By Stephen Witt
Talk about putting the cart before the horse.
Los Angeles County Supervisor Lindsey P. Horvath (D – Western Los Angeles and San Fernando Valley, including Santa Monica, Beverly Hills, West Hollywood, Calabasas, Malibu, Pacoima, Panorama City, Sylmar) yesterday greenlighted a 30-day report on improvements at Whiteman Airport before a much-anticipated $2.1 million study the county contracted on whether the controversial airport should even remain open.

“I think we need to do more and think creatively and as innovatively as we can, and really push that boundary to make sure that we’re protecting our communities,” said Horvath.
Meanwhile, outreach to the majority working-class Latino community of Pacoima — many of whom want the airport closed — was given short shrift.
The confusion over timelines and exactly what is being done at Whiteman arose at the Board of Supervisors’ regular meeting, where Item 16 called for a status report from the Department of Public Works on safety measures at Whiteman following Horvath’s May 5 motion.
Horvath’s motion was triggered by an April 20 crash in which a Cessna 172 clipped power lines and crashed upside-down into an auto parts store parking lot near the airport, critically injuring the pilot. A second crash followed on June 16, when a 77-year-old pilot crashed through a perimeter fence and into a parking lot after his landing gear failed to deploy.
Department of Public Works Director Mark Pestrella presented the status report to the Board, outlining three initiatives underway: quarterly pilot safety seminars, a $5 million FAA (Federal Aviation Administration)-funded runway and taxiway rehabilitation project, and a community outreach campaign.
Following Pestrella’s presentation, Horvath introduced a floor amendment that passed unanimously, directing Public Works to report back within 30 days on five additional accountability measures: the operational implications of an FAA Part 150 noise study; federal grant requirements for residential sound insulation; the feasibility of enhanced FAA ramp inspections; whether pilot safety seminars can be made mandatory at Whiteman; and legislative advocacy for tougher FAA oversight of aircraft maintenance and pilot certification. Community outreach appeared in none of the five items.
Horvath acknowledged the county’s jurisdictional limits throughout the discussion.
“My team has worked with Public Works to determine where the county could step out of our lane to play a greater role in functions that are traditionally FAA responsibility, and we keep bumping up against preemption issues,” she said.
Horvath also put the airport’s full crash record on the official Board record for the first time, citing cross-referenced National Transportation Safety Board (NTSB) investigations.
“According to the NTSB, every single crash has been caused by pilot error or aircraft malfunction,” she said. The airport has recorded approximately 35 crashes over the last 25 years.
Pestrella told the Board that accepting the FAA Airport Improvement Program grant for the runway project “would only commit the airport to remaining open for three years.”
However, FAA grant assurances for construction projects typically obligate a sponsor to keep an airport open for up to 20 years — a distinction the Board did not address Tuesday.

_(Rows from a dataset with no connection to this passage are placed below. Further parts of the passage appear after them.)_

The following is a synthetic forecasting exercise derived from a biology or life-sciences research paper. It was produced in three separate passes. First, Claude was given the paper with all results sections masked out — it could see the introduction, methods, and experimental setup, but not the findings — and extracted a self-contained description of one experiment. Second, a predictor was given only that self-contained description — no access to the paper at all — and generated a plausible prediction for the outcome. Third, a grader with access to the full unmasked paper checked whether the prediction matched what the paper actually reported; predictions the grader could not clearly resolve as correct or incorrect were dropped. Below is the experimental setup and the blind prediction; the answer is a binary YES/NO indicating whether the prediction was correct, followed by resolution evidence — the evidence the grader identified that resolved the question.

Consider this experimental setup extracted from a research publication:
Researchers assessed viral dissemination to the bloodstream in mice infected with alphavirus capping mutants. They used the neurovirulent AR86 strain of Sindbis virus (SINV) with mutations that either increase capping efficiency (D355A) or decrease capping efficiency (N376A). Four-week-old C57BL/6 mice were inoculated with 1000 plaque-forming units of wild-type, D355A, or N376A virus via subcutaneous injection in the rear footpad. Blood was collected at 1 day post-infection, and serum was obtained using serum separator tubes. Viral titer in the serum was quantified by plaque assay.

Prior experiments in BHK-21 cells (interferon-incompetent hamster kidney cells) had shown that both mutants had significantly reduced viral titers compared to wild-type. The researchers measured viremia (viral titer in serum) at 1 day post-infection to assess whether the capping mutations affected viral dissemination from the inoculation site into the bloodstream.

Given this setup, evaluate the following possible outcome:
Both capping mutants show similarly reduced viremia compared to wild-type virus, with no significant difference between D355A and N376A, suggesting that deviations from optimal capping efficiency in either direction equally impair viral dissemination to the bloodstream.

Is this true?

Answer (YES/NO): NO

The Trifiletti Consulting land use study — a contract that has grown from $600,000 to $2.1 million — will not be completed until the end of the year, Horvath confirmed. That study is examining every scenario for Whiteman’s future, including closure.
Horvath has previously held back a separate Part 150 noise study specifically because its findings could trigger federal grant obligations before the county knows whether closure is viable — raising the question of why a 30-day improvement report was ordered before the study that should inform those decisions is complete.
While Pestrella reported that the Department of Public Works was also launching a communication campaign this month, using social media and other tools to improve public education and collaboration, no budget, timeline, Spanish-language component, community liaison, or metrics were specified.
Horvath didn’t include any specifics on how the community would be engaged in her motion.